Records to use:
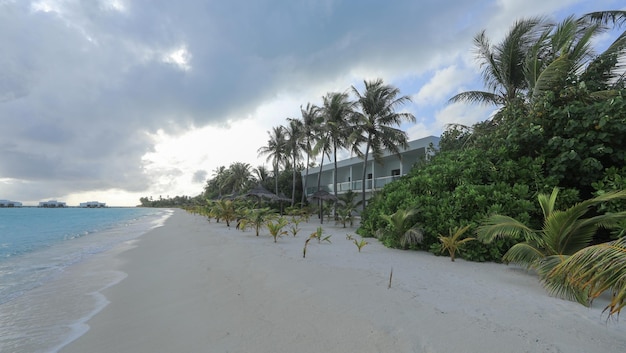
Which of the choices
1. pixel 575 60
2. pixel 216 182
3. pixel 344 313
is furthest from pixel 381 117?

To do: Please rewrite the records with "choices" changed to "options" and nothing else altered, omitting the pictures.

Finished answer:
Which of the options
1. pixel 575 60
2. pixel 216 182
3. pixel 344 313
is furthest from pixel 381 117?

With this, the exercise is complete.